I question very much sharing this in this format. In some ways, it feels very big to me. I feel like I am donning the “drama queen” yet again. Oh, look at me! So much has felt so big to me all along this path of awakening. And part of me says it must be my “ego” to believe that all these pieces (and more) are me. Part of me says it is “ego” that wants to be validated and that is why I choose to write about. Part of me believes that while I do know this to be my truth, this is what I am waking up into, that it is also the truth for many, for in some ways we are all connected and we are all bringing this in. So it is really no big deal. It is just time.
So I see my instabilities here. I do not know how to hold this yet. I have “upsets” believing it is big. And I have “upsets” believing I matter. It must be the same for everyone. Therefore, it doesn’t really matter. And I see it is all unwinding. I was going to say “everything I believe”, but most likely, it is just another spiral that is unwinding.
The truth is, I do not see things clearly from every perspective. I do see from many. I don’t know everyone else’s truth. I do know what resonates within me. Many times I feel something is really big in my space, and I share it with others and they say, “Yes, me too!!” And then I wonder why I thought it was so big or significant when others are already there and living it. Maybe I am just slow to catch on to what already is. It can still be significant to me, but it changes it somehow.
Yet I recognize I do not see anyone living what I know is possible on this Earth plane. I have not found my teacher. I have not found my role model.

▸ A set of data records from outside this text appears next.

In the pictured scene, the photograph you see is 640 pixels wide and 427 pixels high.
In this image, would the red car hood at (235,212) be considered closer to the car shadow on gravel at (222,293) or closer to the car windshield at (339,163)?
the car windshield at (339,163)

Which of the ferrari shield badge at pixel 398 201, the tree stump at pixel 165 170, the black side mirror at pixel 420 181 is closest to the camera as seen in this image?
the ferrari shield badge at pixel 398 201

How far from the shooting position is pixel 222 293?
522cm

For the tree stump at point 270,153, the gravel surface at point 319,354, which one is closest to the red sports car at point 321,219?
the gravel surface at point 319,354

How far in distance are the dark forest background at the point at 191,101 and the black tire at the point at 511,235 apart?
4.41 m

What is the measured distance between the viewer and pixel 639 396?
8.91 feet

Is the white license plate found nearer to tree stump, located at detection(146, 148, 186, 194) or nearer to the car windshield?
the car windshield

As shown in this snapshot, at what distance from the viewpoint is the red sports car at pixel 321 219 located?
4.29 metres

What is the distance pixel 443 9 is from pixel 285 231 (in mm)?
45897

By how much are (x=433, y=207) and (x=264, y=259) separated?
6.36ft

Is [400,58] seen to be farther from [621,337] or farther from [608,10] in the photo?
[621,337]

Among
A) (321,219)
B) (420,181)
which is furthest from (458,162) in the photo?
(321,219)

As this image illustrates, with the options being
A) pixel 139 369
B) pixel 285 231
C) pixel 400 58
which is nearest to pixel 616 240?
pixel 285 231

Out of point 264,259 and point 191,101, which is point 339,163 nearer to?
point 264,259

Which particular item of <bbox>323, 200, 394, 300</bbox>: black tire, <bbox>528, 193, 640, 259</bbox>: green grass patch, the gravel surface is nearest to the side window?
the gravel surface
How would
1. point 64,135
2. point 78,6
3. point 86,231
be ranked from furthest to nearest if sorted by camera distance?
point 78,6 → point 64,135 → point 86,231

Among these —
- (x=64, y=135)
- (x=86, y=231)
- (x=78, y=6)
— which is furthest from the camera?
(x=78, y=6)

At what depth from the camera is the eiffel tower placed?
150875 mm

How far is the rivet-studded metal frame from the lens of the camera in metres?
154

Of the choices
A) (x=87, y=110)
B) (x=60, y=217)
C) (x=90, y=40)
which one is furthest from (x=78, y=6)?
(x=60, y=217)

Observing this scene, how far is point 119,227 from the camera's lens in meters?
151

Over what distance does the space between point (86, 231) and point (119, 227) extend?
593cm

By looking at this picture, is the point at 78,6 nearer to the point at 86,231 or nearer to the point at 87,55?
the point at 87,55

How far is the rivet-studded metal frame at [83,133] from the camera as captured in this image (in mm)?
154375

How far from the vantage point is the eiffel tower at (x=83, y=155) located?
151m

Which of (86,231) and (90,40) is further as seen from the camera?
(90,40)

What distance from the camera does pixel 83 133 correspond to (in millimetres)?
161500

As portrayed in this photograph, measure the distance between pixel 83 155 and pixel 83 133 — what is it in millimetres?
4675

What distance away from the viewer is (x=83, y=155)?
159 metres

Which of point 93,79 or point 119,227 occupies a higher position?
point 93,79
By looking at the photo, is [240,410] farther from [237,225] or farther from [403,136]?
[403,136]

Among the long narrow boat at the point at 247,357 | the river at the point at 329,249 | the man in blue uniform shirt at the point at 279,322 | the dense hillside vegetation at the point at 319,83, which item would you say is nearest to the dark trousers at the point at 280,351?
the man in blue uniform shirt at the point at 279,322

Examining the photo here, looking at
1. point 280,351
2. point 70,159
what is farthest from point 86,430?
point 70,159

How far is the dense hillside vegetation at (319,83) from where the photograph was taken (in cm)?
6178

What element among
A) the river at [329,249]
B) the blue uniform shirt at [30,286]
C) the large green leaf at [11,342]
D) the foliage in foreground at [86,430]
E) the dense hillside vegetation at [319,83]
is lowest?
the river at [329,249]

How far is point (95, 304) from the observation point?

And I have known for a long time I am my teacher.
A wonderful, very dear friend, shared a glimpse with me over a year ago (yes, a non-physical friend through a channel) the following:
“Marybeth, there is a very, very great potency in your energy. It has been a promise that this energy will come to its fulfilment. You are very directly on the path that you have chosen and that you have set yourself. There is no necessary speed at which you move. This is matter of choice in the moment, but understand that I am very excited at playing with you with regard to this!
“And so it is that you indeed hold a key to these energies of the divine feminine, that is you hold the divine feminine in any event, but this I am referring here more to the key which allows that to open in manifestation within and upon this planet. So this is a big space in which to move.”
I do see clearly in this list of Beings that have spoken to me through channels that these are aspects of the Goddess or of Divine Feminine that have come to create on this Earth plane at different times. What I see is that I hold all these aspects within my being, just as I hold happy, certain, capable, and gracious. We are in a new time. We can create anew. It is not starting from scratch with the knowledge I have held consciously as Marybeth so far. It is not recreating something that has been done before. It is having available what we have created in other timelines and choosing what we want to bring in now. How do we want to create the next golden age? What do we want the Earth to look like?
In order to step into this the way I see it, I have to unwind more pieces. If I have instability around ego, if I have instability around my part versus others parts, if I believe I shouldn’t matter, then I am limited, and I cannot create from this level that I know is possible. No, I am not there yet. And yet I am. I get it that does not make logical sense and is not helpful. And I am okay with that. I know how it feels when I write it. And I want to open to this. I want it to be okay, to be natural. When I know what I want in this way, it is.
In these moments, the vulnerability is gone. The questions I had are gone. The instability is gone. I do not remember what I wanted to share because it was so important. Now, it just is. My mind is quiet. I am at ease. There is nothing to do.